[Collected data]

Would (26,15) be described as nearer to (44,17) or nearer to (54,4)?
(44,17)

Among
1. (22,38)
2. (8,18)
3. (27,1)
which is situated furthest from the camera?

**Work instructions**
Extract every line of the data above and reproduce each one word for word, without any changes.

**Written reply**
Would (26,15) be described as nearer to (44,17) or nearer to (54,4)?
(44,17)

Among
1. (22,38)
2. (8,18)
3. (27,1)
which is situated furthest from the camera?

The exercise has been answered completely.